- _TASK REQUIREMENTS_
Output the material below in full, exactly as it is.

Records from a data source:
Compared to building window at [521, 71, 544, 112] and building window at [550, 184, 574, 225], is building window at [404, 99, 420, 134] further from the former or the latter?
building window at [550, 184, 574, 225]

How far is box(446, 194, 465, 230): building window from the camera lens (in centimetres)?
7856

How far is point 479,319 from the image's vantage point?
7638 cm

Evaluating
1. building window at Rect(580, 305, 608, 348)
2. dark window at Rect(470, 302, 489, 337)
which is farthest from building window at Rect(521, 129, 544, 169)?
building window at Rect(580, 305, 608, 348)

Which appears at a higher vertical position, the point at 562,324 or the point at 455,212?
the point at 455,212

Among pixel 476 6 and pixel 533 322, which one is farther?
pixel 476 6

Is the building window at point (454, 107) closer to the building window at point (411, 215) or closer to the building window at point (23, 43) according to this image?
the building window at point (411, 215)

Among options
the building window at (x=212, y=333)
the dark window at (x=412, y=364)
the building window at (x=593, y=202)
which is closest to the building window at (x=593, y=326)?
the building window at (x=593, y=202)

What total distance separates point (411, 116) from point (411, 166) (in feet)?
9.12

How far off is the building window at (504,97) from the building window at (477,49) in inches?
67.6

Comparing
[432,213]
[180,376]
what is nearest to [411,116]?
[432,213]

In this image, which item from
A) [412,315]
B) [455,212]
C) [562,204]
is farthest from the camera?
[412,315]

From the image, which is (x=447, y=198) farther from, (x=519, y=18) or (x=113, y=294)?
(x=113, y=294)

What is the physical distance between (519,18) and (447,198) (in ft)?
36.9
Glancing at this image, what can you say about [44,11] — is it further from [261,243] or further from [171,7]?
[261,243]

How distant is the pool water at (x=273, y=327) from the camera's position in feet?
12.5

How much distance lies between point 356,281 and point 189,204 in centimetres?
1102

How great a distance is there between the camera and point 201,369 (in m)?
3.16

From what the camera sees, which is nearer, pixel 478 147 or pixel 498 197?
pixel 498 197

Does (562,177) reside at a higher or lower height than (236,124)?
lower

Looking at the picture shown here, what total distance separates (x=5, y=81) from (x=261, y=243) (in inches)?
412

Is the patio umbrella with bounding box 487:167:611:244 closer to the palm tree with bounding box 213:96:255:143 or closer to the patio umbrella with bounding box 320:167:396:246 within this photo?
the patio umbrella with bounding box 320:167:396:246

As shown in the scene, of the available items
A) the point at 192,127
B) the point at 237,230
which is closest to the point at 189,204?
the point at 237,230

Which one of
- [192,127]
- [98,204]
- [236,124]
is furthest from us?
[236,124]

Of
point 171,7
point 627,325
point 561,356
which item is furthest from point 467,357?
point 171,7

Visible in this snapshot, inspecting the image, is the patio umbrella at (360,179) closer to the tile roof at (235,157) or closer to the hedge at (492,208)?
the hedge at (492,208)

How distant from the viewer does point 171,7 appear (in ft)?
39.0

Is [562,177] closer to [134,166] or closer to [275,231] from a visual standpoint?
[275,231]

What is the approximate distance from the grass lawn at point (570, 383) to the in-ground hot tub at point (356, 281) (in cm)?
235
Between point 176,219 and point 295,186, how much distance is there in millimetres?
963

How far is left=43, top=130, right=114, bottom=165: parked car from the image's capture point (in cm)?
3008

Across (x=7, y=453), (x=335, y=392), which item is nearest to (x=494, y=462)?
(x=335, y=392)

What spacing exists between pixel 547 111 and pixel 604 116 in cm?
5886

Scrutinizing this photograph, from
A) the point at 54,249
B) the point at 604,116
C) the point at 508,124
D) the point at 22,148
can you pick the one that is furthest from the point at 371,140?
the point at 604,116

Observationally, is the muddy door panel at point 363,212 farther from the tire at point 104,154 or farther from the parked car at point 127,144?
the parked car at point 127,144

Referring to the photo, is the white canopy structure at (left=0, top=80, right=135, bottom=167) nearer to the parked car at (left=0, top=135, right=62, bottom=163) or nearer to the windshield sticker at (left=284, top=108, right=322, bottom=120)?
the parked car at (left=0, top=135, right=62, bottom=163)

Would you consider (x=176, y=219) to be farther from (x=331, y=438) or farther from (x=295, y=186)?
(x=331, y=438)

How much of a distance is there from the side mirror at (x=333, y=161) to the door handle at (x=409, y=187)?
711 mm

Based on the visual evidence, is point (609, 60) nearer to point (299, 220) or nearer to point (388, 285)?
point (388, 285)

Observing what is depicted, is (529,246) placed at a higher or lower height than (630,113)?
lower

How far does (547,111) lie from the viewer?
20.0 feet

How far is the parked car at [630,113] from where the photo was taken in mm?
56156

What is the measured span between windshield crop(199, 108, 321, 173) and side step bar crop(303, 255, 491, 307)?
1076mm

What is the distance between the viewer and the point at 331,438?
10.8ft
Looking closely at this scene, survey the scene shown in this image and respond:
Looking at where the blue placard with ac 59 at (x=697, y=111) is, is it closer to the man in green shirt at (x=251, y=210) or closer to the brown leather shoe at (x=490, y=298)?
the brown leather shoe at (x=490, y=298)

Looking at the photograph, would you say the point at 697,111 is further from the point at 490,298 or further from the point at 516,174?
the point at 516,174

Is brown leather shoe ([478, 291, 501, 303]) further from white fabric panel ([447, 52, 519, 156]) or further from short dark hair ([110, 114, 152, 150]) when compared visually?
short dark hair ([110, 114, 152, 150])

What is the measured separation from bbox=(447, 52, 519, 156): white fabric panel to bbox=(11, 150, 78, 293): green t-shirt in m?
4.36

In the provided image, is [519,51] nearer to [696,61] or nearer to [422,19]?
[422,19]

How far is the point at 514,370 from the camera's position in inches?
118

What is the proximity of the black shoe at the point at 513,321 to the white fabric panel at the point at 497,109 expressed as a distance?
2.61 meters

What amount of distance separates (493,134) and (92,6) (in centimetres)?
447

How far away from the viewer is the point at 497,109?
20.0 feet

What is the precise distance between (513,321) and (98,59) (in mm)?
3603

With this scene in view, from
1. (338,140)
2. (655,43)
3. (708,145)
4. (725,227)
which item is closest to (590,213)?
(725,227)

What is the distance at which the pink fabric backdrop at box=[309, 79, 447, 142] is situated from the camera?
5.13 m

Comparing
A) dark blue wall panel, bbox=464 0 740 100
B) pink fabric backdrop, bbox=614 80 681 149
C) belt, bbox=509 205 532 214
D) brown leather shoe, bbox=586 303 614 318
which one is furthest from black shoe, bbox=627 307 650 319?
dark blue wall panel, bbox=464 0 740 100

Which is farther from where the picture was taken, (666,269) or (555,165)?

- _COMPLETE RESPONSE_
Compared to building window at [521, 71, 544, 112] and building window at [550, 184, 574, 225], is building window at [404, 99, 420, 134] further from the former or the latter?
building window at [550, 184, 574, 225]

How far is box(446, 194, 465, 230): building window from the camera lens (in centimetres)?
7856

How far is point 479,319 from the image's vantage point?
7638 cm

Evaluating
1. building window at Rect(580, 305, 608, 348)
2. dark window at Rect(470, 302, 489, 337)
which is farthest from building window at Rect(521, 129, 544, 169)?
building window at Rect(580, 305, 608, 348)

Which appears at a higher vertical position, the point at 562,324 or the point at 455,212?
the point at 455,212

Among pixel 476 6 and pixel 533 322, which one is farther?
pixel 476 6

Is the building window at point (454, 107) closer to the building window at point (411, 215) or closer to the building window at point (23, 43) according to this image?
the building window at point (411, 215)

Among options
the building window at (x=212, y=333)
the dark window at (x=412, y=364)
the building window at (x=593, y=202)
which is closest to the building window at (x=593, y=326)?
the building window at (x=593, y=202)

What total distance separates point (411, 116) from point (411, 166) (in feet)?
9.12

How far off is the building window at (504,97) from the building window at (477,49) in inches?
67.6

Comparing
[432,213]
[180,376]
what is nearest to [411,116]?
[432,213]

In this image, which item from
A) [412,315]
B) [455,212]
C) [562,204]
is farthest from the camera?
[412,315]

From the image, which is (x=447, y=198) farther from, (x=519, y=18) or (x=113, y=294)?
(x=113, y=294)

What is the physical distance between (519,18) and (447,198) (in ft)?
36.9
Glancing at this image, what can you say about [44,11] — is it further from [261,243] or further from [171,7]?
[261,243]

How distant is the pool water at (x=273, y=327) from the camera's position in feet?
12.5

How much distance lies between point 356,281 and point 189,204 in centimetres?
1102

How great a distance is there between the camera and point 201,369 (in m)?
3.16

From what the camera sees, which is nearer, pixel 478 147 or pixel 498 197?
pixel 498 197

Does (562,177) reside at a higher or lower height than (236,124)?
lower

Looking at the picture shown here, what total distance separates (x=5, y=81) from (x=261, y=243) (in inches)?
412

Is the patio umbrella with bounding box 487:167:611:244 closer to the palm tree with bounding box 213:96:255:143 or closer to the patio umbrella with bounding box 320:167:396:246 within this photo?
the patio umbrella with bounding box 320:167:396:246

As shown in the scene, of the available items
A) the point at 192,127
B) the point at 237,230
which is closest to the point at 189,204?
the point at 237,230

Which one of
- [192,127]
- [98,204]
- [236,124]
is furthest from us?
[236,124]

Of
point 171,7
point 627,325
point 561,356
which item is furthest from point 467,357?
point 171,7

Visible in this snapshot, inspecting the image, is the patio umbrella at (360,179) closer to the tile roof at (235,157) or closer to the hedge at (492,208)?
the hedge at (492,208)

How distant from the viewer does point 171,7 appear (in ft)?
39.0

Is [562,177] closer to [134,166] or closer to [275,231] from a visual standpoint?
[275,231]

What is the approximate distance from the grass lawn at point (570, 383) to the in-ground hot tub at point (356, 281) (in cm)?
235
Between point 176,219 and point 295,186, how much distance is there in millimetres?
963

How far is left=43, top=130, right=114, bottom=165: parked car from the image's capture point (in cm)?
3008

Across (x=7, y=453), (x=335, y=392), which item is nearest to (x=494, y=462)?
(x=335, y=392)

What spacing exists between pixel 547 111 and pixel 604 116 in cm?
5886

Scrutinizing this photograph, from
A) the point at 54,249
B) the point at 604,116
C) the point at 508,124
D) the point at 22,148
can you pick the one that is furthest from the point at 371,140?
the point at 604,116

Observationally, is the muddy door panel at point 363,212 farther from the tire at point 104,154 or farther from the parked car at point 127,144?
the parked car at point 127,144

Referring to the photo, is the white canopy structure at (left=0, top=80, right=135, bottom=167) nearer to the parked car at (left=0, top=135, right=62, bottom=163) or nearer to the windshield sticker at (left=284, top=108, right=322, bottom=120)?
the parked car at (left=0, top=135, right=62, bottom=163)

Would you consider (x=176, y=219) to be farther from (x=331, y=438) or farther from (x=295, y=186)?
(x=331, y=438)

How much of a distance is there from the side mirror at (x=333, y=161) to the door handle at (x=409, y=187)?
711 mm

Based on the visual evidence, is point (609, 60) nearer to point (299, 220) or nearer to point (388, 285)?
point (388, 285)

Observing what is depicted, is (529,246) placed at a higher or lower height than (630,113)?
lower

How far does (547,111) lie from the viewer?
20.0 feet

How far is the parked car at [630,113] from where the photo was taken in mm?
56156

What is the measured span between windshield crop(199, 108, 321, 173) and side step bar crop(303, 255, 491, 307)?
1076mm

What is the distance between the viewer and the point at 331,438?
10.8ft
Looking closely at this scene, survey the scene shown in this image and respond:
Looking at where the blue placard with ac 59 at (x=697, y=111) is, is it closer to the man in green shirt at (x=251, y=210) or closer to the brown leather shoe at (x=490, y=298)?
the brown leather shoe at (x=490, y=298)

Looking at the photograph, would you say the point at 697,111 is further from the point at 490,298 or further from the point at 516,174?
the point at 516,174

Is brown leather shoe ([478, 291, 501, 303]) further from white fabric panel ([447, 52, 519, 156]) or further from short dark hair ([110, 114, 152, 150]) when compared visually?
short dark hair ([110, 114, 152, 150])

What is the measured separation from bbox=(447, 52, 519, 156): white fabric panel to bbox=(11, 150, 78, 293): green t-shirt in m?
4.36

In the provided image, is [519,51] nearer to [696,61] or nearer to [422,19]?
[422,19]

How far is the point at 514,370 from the camera's position in inches?
118

What is the proximity of the black shoe at the point at 513,321 to the white fabric panel at the point at 497,109 expressed as a distance?
2.61 meters

What amount of distance separates (493,134) and (92,6) (in centimetres)?
447

How far away from the viewer is the point at 497,109?
20.0 feet

What is the precise distance between (513,321) and (98,59) (in mm)?
3603

With this scene in view, from
1. (338,140)
2. (655,43)
3. (708,145)
4. (725,227)
which item is closest to (590,213)?
(725,227)

What is the distance at which the pink fabric backdrop at box=[309, 79, 447, 142] is situated from the camera?
5.13 m

Comparing
A) dark blue wall panel, bbox=464 0 740 100
B) pink fabric backdrop, bbox=614 80 681 149
C) belt, bbox=509 205 532 214
D) brown leather shoe, bbox=586 303 614 318
which one is furthest from black shoe, bbox=627 307 650 319?
dark blue wall panel, bbox=464 0 740 100

Which is farther from where the picture was taken, (666,269) or (555,165)?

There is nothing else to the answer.